● **Passage given**
=-=-=-=-=
Come, by whatever means, to the cavern in the Mount of Illumination, where the brethren assemble and those who come in light appear. In the air hangs, in a blaze of light, a red rose on a cross of gold or, for those with such a background, the Golden Dawn Rose Cross in all its complex detail. This image is of the sphere of Tiphareth, realm of the sun, equilibrium and harmony. By its light is the cavern made visible. A celestial perpetual choir intones unseen in the background.

Be aware that a winding stone staircase cut in the rock joins the cavern with other chambers above and below it.

Beneath is a path that reaches deep into the earth where dwell ancient ones, ancestors, faery folk, elementals, chthonic deities.

Immediately above the cavern is a Hall of Learning, a library, where volumes of arcane knowledge await the seeker. Look in its books for answers to your deepest questions.

Above this is a Grail Chapel. A place of devotion and grace, of sublime spiritual power. This corresponds to the physical space of the church and monastery atop the Tor.
=-=-=-=-=
Can you repeat, word for word, the stretch of the cavern passage from "Come, by whatever" through "your deepest questions."? The entries that come next have no connection to the cavern passage.

(Collected data entries)
=-=-=-=-=
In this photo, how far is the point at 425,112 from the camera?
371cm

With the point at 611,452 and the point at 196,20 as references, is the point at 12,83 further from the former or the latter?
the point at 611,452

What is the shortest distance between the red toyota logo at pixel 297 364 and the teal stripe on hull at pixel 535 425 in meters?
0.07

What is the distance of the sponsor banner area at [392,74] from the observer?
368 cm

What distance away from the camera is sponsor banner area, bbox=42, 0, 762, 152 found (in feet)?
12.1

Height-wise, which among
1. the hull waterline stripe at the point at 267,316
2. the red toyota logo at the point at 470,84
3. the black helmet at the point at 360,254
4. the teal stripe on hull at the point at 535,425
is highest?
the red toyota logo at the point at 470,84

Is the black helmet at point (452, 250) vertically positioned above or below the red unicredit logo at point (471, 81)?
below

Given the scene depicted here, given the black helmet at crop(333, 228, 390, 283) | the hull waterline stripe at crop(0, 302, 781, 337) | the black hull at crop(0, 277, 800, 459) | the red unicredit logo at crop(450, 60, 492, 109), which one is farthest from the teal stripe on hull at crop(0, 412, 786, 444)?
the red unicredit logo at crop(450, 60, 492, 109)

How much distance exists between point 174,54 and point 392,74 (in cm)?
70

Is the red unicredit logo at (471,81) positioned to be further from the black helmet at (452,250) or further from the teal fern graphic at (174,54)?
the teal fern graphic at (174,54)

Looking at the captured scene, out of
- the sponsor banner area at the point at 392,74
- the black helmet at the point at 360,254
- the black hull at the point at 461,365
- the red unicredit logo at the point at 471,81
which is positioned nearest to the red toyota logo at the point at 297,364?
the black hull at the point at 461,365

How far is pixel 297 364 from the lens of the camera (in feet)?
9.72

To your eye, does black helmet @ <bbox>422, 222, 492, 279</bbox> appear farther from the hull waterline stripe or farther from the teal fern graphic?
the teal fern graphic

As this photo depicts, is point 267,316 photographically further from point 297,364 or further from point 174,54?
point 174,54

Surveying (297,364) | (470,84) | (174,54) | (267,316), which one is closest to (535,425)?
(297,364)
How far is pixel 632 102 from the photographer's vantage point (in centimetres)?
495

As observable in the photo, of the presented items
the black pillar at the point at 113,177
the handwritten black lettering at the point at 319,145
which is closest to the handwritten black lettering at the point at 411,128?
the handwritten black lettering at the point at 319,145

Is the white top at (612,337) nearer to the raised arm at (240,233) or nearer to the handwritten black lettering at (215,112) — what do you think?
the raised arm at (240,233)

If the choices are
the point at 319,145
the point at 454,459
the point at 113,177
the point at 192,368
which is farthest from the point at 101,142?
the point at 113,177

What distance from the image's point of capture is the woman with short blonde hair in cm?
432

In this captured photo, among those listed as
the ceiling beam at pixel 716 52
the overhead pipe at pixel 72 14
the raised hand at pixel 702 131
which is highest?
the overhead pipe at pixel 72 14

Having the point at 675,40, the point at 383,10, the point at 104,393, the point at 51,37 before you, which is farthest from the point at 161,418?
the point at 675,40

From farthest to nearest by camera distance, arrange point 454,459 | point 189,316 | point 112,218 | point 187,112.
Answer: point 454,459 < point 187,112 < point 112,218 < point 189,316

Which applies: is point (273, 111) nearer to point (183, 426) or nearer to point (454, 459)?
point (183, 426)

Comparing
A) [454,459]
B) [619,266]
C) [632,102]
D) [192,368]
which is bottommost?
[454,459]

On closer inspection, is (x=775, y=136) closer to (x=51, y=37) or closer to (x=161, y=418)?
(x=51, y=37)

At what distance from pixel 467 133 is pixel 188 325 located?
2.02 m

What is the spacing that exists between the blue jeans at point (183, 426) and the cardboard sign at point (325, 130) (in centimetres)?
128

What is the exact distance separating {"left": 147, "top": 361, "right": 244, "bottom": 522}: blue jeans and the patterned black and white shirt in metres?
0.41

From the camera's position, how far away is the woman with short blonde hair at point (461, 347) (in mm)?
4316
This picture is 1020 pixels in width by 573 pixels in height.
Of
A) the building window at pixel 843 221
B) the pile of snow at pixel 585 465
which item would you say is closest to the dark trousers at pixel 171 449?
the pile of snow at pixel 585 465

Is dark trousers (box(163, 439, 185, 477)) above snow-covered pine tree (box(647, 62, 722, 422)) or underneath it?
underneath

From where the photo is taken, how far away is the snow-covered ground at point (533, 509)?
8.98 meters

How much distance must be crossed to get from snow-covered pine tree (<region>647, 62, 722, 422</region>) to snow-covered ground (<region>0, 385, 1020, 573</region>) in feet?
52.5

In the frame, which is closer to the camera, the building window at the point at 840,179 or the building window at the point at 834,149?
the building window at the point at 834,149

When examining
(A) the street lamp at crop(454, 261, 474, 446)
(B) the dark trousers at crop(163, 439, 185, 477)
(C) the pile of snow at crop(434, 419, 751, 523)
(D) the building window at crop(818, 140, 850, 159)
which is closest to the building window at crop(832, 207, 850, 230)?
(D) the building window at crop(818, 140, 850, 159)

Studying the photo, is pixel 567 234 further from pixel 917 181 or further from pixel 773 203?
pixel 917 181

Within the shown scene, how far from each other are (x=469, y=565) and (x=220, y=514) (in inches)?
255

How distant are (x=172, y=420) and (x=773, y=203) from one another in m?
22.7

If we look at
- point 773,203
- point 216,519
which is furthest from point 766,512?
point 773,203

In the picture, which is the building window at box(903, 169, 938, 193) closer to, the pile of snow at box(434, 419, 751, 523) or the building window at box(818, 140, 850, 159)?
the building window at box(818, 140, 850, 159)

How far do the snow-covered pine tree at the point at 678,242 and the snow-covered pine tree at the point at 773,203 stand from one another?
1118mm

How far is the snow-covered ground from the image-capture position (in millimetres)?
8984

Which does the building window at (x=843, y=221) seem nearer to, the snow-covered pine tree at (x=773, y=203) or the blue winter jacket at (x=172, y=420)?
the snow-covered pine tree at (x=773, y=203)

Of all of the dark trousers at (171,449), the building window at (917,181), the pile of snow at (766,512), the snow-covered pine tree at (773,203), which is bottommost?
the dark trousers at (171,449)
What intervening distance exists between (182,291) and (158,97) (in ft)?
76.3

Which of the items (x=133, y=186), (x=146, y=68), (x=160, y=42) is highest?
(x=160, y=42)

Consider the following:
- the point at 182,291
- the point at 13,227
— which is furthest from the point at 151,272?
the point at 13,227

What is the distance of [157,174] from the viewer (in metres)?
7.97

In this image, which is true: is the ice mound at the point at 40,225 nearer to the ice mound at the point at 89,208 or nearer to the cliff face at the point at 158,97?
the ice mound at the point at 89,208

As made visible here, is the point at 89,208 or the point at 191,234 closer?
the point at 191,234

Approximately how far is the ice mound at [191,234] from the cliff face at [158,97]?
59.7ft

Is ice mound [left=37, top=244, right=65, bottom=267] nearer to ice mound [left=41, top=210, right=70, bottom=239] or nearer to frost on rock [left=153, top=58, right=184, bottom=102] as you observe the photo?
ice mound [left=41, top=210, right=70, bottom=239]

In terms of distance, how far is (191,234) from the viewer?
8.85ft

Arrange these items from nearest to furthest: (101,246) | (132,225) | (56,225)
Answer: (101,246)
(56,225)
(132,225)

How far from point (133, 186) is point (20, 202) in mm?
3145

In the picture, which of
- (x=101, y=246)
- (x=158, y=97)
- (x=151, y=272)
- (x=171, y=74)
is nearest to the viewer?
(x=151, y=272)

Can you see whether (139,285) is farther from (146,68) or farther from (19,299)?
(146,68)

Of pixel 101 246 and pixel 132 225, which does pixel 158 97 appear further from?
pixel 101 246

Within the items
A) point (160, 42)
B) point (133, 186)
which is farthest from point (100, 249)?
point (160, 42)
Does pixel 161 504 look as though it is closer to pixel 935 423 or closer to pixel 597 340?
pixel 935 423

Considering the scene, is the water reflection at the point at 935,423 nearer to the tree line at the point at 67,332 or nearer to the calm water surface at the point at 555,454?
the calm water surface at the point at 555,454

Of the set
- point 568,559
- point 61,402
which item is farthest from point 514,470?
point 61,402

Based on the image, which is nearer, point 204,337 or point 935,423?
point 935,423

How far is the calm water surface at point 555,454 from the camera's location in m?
=-=-=-=-=
● **Exercise answer**
Come, by whatever means, to the cavern in the Mount of Illumination, where the brethren assemble and those who come in light appear. In the air hangs, in a blaze of light, a red rose on a cross of gold or, for those with such a background, the Golden Dawn Rose Cross in all its complex detail. This image is of the sphere of Tiphareth, realm of the sun, equilibrium and harmony. By its light is the cavern made visible. A celestial perpetual choir intones unseen in the background.

Be aware that a winding stone staircase cut in the rock joins the cavern with other chambers above and below it.

Beneath is a path that reaches deep into the earth where dwell ancient ones, ancestors, faery folk, elementals, chthonic deities.

Immediately above the cavern is a Hall of Learning, a library, where volumes of arcane knowledge await the seeker. Look in its books for answers to your deepest questions.